I’m reviewing my posts over the last year, and will be linking some of them here, in some cases with additional commentary. Here’s the first batch…
The bitter wastes of politicized America, on the toxic social effects of ever-increasing government power.
Also relevant to the subject of this post are some of Sebastian Haffner’s observations on inter-war Germany. He notes that during the Stresemann chancellorship, when a certain level of stability and normality was achieved, “there was an ample measure of freedom, peace, and order, everywhere the most well-meaning liberal-mindedness, good wages, good food and a little political boredom. everyone was cordially invited to concentrate on their personal lives, to arrange their affairs according to their own taste and to find their own paths to happiness”…BUT a return to private life was not to everyone’s taste:
A generation of young Germans had become accustomed to having the entire content of their lives delivered gratis, so to speak, by the public sphere, all the raw material for their deeper emotions…Now that these deliveries suddenly ceased, people were left helpless, impoverished, robbed, and disappointed. They had never learned how to live from within themselves, how to make an ordinary private life great, beautiful and worth while, how to enjoy it and make it interesting. So they regarded the end of political tension and the return of private liberty not as a gift, but as a deprivation. They were bored, their minds strayed to silly thoughts, and they began to sulk.

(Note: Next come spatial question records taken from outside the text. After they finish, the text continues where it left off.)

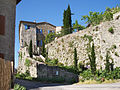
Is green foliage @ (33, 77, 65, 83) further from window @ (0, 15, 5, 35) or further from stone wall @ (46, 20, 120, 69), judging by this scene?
window @ (0, 15, 5, 35)

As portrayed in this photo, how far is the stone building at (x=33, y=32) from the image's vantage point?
139ft

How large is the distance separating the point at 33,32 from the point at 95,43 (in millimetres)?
19686

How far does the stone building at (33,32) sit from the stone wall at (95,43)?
8368mm

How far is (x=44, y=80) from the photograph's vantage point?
24094 mm

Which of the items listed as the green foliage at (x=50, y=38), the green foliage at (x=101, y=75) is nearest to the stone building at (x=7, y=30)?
the green foliage at (x=101, y=75)

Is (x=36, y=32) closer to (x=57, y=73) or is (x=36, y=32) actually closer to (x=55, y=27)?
(x=55, y=27)

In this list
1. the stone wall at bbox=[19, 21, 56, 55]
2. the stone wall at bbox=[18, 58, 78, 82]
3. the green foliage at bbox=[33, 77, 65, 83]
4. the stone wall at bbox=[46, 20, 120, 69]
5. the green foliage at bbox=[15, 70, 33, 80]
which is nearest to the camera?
the green foliage at bbox=[33, 77, 65, 83]

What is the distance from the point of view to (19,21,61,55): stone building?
42328 millimetres

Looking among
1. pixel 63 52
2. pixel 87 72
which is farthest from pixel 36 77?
pixel 63 52

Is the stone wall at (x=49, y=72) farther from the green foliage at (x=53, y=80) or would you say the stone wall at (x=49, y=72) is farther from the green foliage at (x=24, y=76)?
the green foliage at (x=24, y=76)

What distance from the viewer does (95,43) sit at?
93.5 feet

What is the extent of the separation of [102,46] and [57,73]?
778 centimetres

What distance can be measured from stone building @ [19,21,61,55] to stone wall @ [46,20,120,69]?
837 cm

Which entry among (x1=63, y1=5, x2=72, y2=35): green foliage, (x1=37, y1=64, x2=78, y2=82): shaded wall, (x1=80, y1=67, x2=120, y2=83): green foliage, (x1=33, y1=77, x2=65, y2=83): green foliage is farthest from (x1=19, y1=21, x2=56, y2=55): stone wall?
(x1=80, y1=67, x2=120, y2=83): green foliage
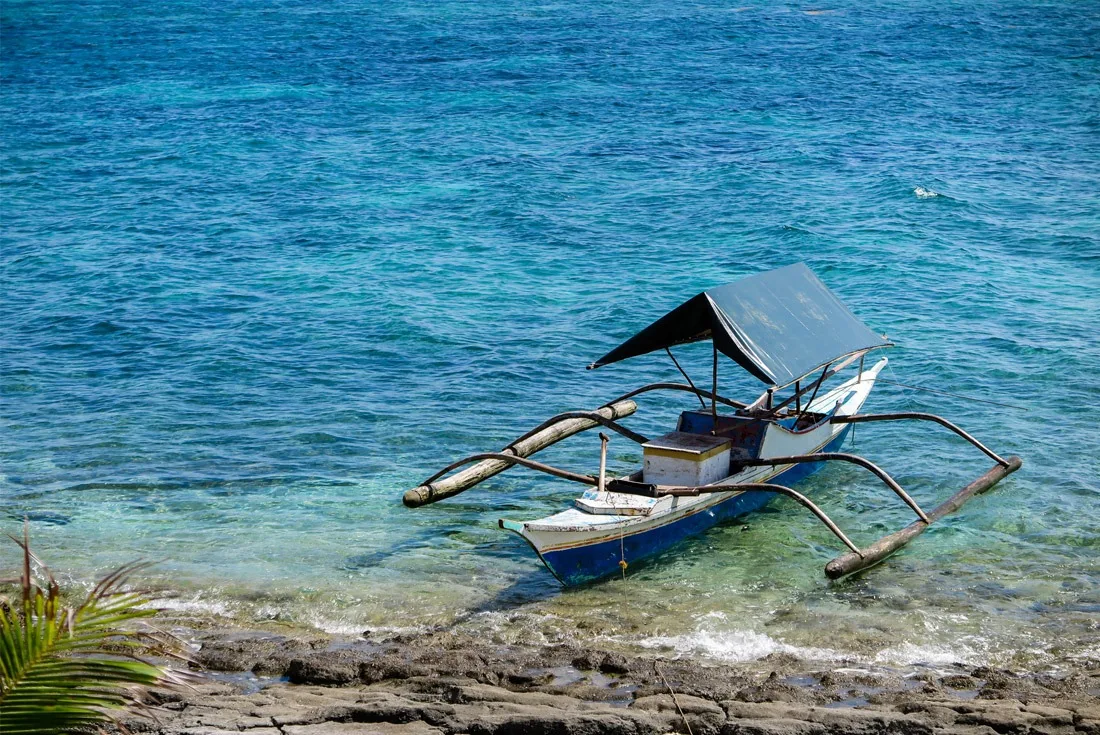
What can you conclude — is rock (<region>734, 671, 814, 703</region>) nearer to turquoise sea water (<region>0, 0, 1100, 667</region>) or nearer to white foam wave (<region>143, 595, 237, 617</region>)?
turquoise sea water (<region>0, 0, 1100, 667</region>)

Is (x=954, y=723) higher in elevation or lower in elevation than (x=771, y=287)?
lower

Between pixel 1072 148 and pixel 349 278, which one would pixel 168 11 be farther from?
pixel 1072 148

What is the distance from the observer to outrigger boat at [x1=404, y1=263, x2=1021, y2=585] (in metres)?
12.2

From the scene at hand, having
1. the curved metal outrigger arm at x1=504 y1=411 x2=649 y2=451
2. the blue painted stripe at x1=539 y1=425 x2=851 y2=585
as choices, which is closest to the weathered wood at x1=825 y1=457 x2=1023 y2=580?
the blue painted stripe at x1=539 y1=425 x2=851 y2=585

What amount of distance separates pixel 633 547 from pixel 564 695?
10.4 ft

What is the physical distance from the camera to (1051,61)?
4100cm

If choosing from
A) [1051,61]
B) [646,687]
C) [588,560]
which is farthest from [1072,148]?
[646,687]

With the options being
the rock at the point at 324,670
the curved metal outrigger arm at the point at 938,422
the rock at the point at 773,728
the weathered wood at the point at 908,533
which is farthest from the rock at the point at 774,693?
the curved metal outrigger arm at the point at 938,422

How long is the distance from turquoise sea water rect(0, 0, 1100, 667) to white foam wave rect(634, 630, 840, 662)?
0.05 metres

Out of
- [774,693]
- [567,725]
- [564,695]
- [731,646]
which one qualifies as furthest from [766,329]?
[567,725]

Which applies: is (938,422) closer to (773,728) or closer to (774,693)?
(774,693)

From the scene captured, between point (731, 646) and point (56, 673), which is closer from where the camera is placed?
point (56, 673)

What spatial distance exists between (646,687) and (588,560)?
8.53 ft

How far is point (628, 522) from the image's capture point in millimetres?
12102
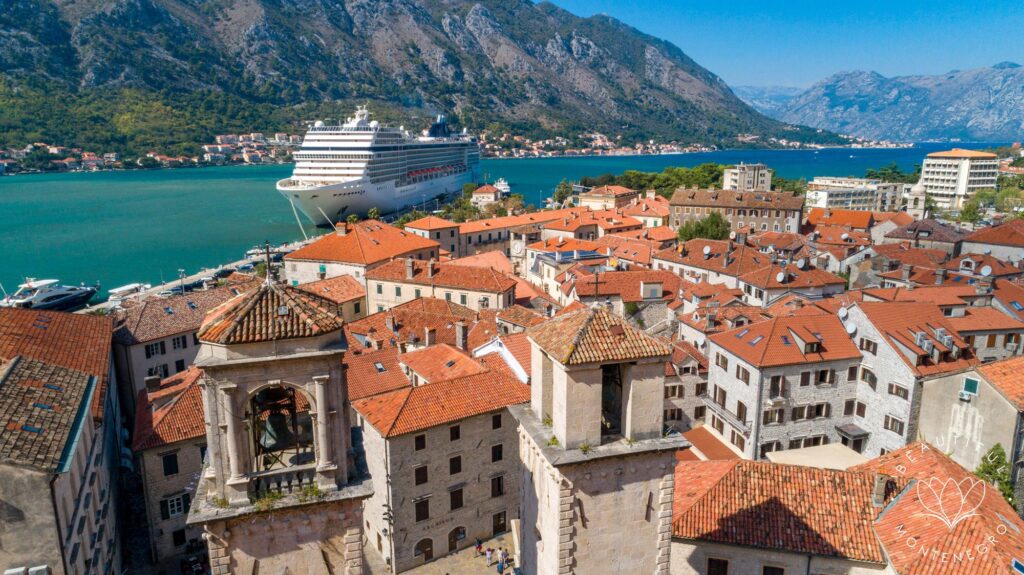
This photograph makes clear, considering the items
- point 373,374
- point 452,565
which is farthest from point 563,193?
point 452,565

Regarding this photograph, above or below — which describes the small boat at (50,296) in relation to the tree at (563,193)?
below

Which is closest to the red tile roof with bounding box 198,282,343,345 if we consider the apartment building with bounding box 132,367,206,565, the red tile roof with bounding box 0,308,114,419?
the apartment building with bounding box 132,367,206,565

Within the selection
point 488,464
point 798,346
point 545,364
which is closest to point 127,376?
point 488,464

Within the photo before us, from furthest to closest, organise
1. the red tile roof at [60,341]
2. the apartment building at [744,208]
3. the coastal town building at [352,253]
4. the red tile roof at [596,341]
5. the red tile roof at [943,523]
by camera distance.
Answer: the apartment building at [744,208], the coastal town building at [352,253], the red tile roof at [60,341], the red tile roof at [943,523], the red tile roof at [596,341]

I’m afraid that in America today, we also have a fair number of people who expect to have “the content of their lives delivered by the public sphere,” and this is another factor in the growing politicization of absolutely everything.
The Dream(liner) and the Nightmare (of Social Toxicity). How reactions to the problems with the Boeing 787’s battery system exemplify the declining levels of trust in American society.
Excusing Failure by Pleading Incompetence. Hillary Clinton’s testimony on the Benghazi debacle clearly demonstrated her inability and/or unwillingness to understand the nature of executive responsibility. It is truly appalling that anyone could seriously consider this woman for the job of United States President.
Respect her Authoritah. Nancy Cartman-Pelosi thinks it would be disrespectful to cut congressional salaries because it would reduce the dignity of lawmakers’ jobs.
Connecting the World. Undersea cables, and their social & psychological impact.
Allen Drury, in his series of novels about Washington, wrote one titled, Capable of Honor, which discussed the corruption of the press among other Washington institutions. It was published in 1966.